:: Task set ::
• a. From the article on overeating and the fullness hormone, list every organization or publication named: universities, departments, centers, journals, and publishers.
• b. In the article on overeating and the fullness hormone, rewrite the paragraph beginning "Through earlier studies on colon cancer" as a short bulleted list that keeps its main facts.

:: Document passage ::
##############################

New research shows that overeating reduces levels of a hormone that signals the feeling of fullness in the brain, potentially promoting more eating
Research is finally beginning to shed light on some of the reasons that extra weight is difficult to shed permanently. Now, a new study has uncovered another method by which the gut senses how much food a person eats and relays that to the brain. When the gut senses too many calories, a pathway that promotes the feeling of fullness becomes blocked. The new research was published in the journal Nutrition & Diabetes, published by Nature.
Through earlier studies on colon cancer,Thomas Jefferson University researchers led by Scott Waldman, M.D., Ph.D., Chair of the Department of Pharmacology and Experimental Therapeutics and researcher at the Sidney Kimmel Cancer Center at Jefferson, noticed that a hormone called uroguanylin also appeared to play a role in obesity. Their studies had shown that in non-obese mice, uroguanylin would travel to the brain, where it produced a feeling of fullness. But it was unclear what happened to this signaling in the obese state.
In the current study, the researchers looked at mice who were overfed, and saw that the small intestines of these mice had stopped producing uroguanylin. The receptors for uroguanylin that reside in the brain were intact, and had even increased in number, but hormone itself was no longer being made, suggesting that overeating had caused its production to shut down. However, when the animals were put on a diet, the guanylin production resumed.
“What’s interesting,” said Dr. Waldman, “is that it didn’t matter whether the mice were lean and overfed, or obese and overfed – urogaunylin production stopped in both groups of animals when they got too many calories.” This, says Dr. Waldman, is opposite to what’s been observed for other obesity-related hormones like insulin and leptin, which are produced in ever greater quantity as weight increases. “Here, it’s not the obese state that’s causing the problem but rather it’s the calories,” he added.

##############################

:: Data to examine ::
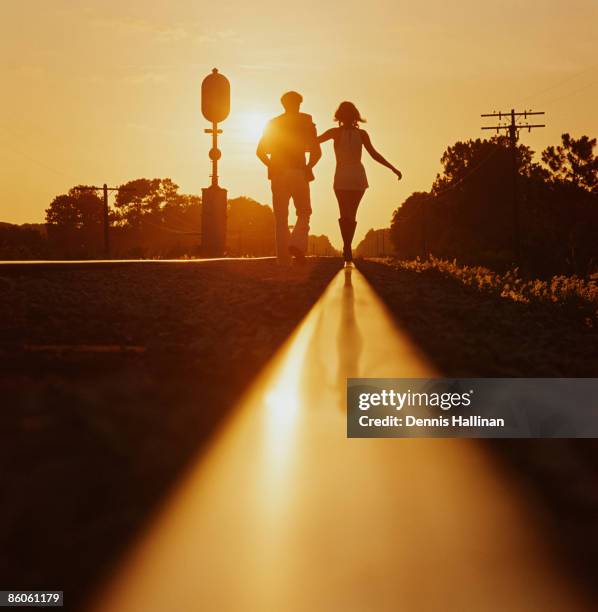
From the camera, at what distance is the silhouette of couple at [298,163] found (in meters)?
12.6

##############################

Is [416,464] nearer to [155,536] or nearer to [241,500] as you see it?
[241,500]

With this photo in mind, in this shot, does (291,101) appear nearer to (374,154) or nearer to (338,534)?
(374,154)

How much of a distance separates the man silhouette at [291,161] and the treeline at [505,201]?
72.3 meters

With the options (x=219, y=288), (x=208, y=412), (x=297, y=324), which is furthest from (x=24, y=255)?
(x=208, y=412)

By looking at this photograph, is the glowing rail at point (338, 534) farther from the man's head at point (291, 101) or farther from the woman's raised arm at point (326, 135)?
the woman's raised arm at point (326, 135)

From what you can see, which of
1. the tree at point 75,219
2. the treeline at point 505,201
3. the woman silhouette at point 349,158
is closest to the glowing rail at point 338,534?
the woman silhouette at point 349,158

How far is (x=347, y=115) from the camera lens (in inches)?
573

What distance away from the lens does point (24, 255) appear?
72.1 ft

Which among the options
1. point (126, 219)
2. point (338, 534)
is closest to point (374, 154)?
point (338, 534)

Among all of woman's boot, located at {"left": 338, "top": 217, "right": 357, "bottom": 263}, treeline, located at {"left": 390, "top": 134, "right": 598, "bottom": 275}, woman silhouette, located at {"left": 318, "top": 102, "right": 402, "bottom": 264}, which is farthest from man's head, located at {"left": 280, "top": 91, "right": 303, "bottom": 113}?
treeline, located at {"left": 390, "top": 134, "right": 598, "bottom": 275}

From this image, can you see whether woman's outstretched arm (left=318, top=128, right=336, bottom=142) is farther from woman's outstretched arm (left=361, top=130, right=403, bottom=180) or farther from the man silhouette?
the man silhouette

##############################

:: Answers provided ::
• a.
- Nutrition & Diabetes (journal)
- Nature (publisher)
- Thomas Jefferson University
- Department of Pharmacology and Experimental Therapeutics
- Sidney Kimmel Cancer Center at Jefferson

• b.
- Thomas Jefferson University researchers led by Scott Waldman, M.D., Ph.D., were studying colon cancer.
- Waldman chairs the Department of Pharmacology and Experimental Therapeutics and is a researcher at the Sidney Kimmel Cancer Center at Jefferson.
- The team noticed that a hormone called uroguanylin also seemed to play a role in obesity.
- In non-obese mice, uroguanylin traveled to the brain and produced a feeling of fullness.
- What happened to this signaling in the obese state was unclear.